ÉNONCÉ 1:
Affichez chaque ligne de la liste contenant le mot « which », en respectant la casse.

La question de la durabilité
La question de la durabilité concerne de la même manière le transport maritime, les énergies renouvelables, la séquestration du carbone, le tourisme, les ressources génétiques, l’aquaculture… La liste est longue. « Les actifs clés de l’océan ont été estimés à 24 000 milliards de dollars, mais ce chiffre est de plus en plus menacé en raison de la dégradation de l’environnement et du sous-investissement », rapporte le Global Ocean Accounts Partnership. « Les recherches indiquent que le maintien des pratiques actuelles pourrait mettre en péril 8 400 milliards de dollars de valeur pour les investisseurs au cours des quinze prochaines années.
À l’inverse, la transition vers des pratiques durables, qui intègrent l’impact environnemental et social des décisions économiques, pourrait potentiellement réduire ce risque de plus de 5 000 milliards de dollars », souligne encore l’organisation. Si les politiques publiques accaparées par la gestion des crises socio-économiques de ces dernières années ne se trouvent pas aux avant-postes d’une économie océanique durable, les entreprises et les investisseurs, les propriétaires d’actifs et les institutions financières « commencent à comprendre l’importance d’investir dans ce domaine, l’intégration de l’impact social et environnemental devenant un élément central de la prise de décision en matière d’investissement », explique Friends of Ocean Action.

Une amélioration des systèmes de mesure de la performance
De nouveaux cadres réglementaires et standards, auxquels les entreprises souscrivent volontairement, ont récemment vu le jour. La Taskforce on Nature-related Financial Disclosure (TNFD) et le Science Based Targets for Nature (SBTN) en témoignent. La TNFD, qui aide les entreprises à évaluer et à gérer les risques liés à la nature, inclut spécifiquement l’océan en analysant les dépendances et impacts sur les écosystèmes marins, orientant ainsi les investissements vers des pratiques durables.
Le SBTN quant à lui permet aux entreprises de fixer des objectifs d’impact réduit sur l’environnement fondés sur la science. Il va, en 2025, proposer des cibles spécifiques pour l’océan, telles que la réduction de la surpêche, la protection des récifs coralliens et des herbiers marins, ainsi que la limitation des impacts de la pêche sur des espèces telles que les tortues et les requins, pour garantir un océan sain et résilient. Il suffit enfin de parcourir les travées des COP (conférences des Parties) consacrées au climat ou à la biodiversité pour mesurer l’intérêt du secteur privé pour la recherche de solutions durables.
Le développement de crédits ou certificats biodiversité
Ces engagements accompagnent le développement d’outils financiers innovants. Il en va ainsi des crédits et certificats liés à la biodiversité. Semblables aux crédits carbone dans leur conception, ces mécanismes doivent permettre de préserver ou restaurer la biodiversité. Ils interviennent dans le cadre des accords Kunming-Montréal adoptés lors de la COP15, qui ont fixé pour objectif de mobiliser 200 milliards de dollars par an d’ici 2030 pour la biodiversité. Ils nécessitent toutefois un cadre réglementaire strict permettant de garantir leur intégrité. Des initiatives ont émergé pour tenter de proposer ce cadre et d’encourager la régulation par les États.

LISTE EXTRAITE:

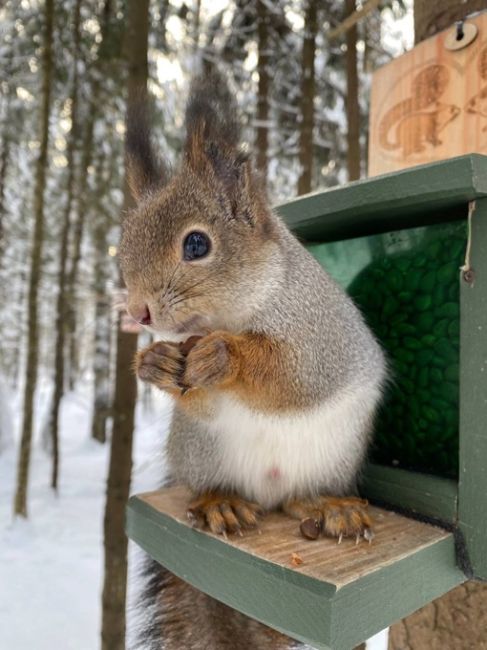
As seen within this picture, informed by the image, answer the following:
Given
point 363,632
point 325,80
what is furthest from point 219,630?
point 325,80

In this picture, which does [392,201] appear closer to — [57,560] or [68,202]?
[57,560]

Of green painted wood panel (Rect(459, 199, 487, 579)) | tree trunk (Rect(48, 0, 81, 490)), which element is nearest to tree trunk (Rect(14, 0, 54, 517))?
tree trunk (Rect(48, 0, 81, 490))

* * *

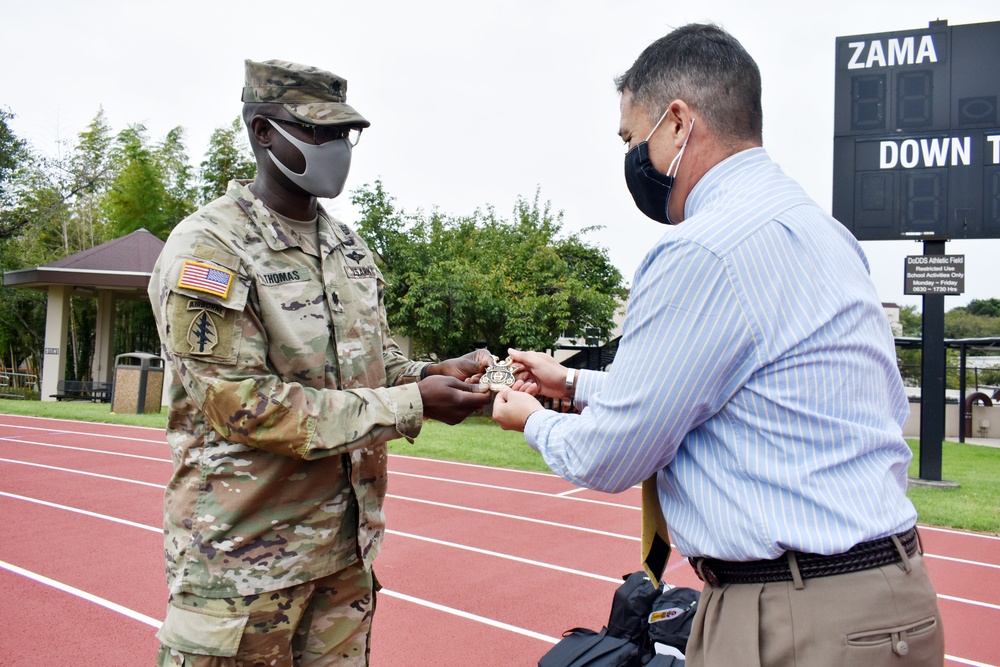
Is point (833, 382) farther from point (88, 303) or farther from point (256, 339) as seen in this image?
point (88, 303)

ÉNONCÉ 2:
D'après le texte sur l'économie océanique durable, combien les accords Kunming-Montréal visent-ils à mobiliser chaque année pour la biodiversité d'ici 2030 ?

BONNE RÉPONSE 1:
In this picture, which does [392,201] appear closer to — [57,560] or [68,202]?
Of green painted wood panel (Rect(459, 199, 487, 579)) | tree trunk (Rect(48, 0, 81, 490)), which element is nearest to tree trunk (Rect(14, 0, 54, 517))?

BONNE RÉPONSE 2:
200 milliards de dollars par an.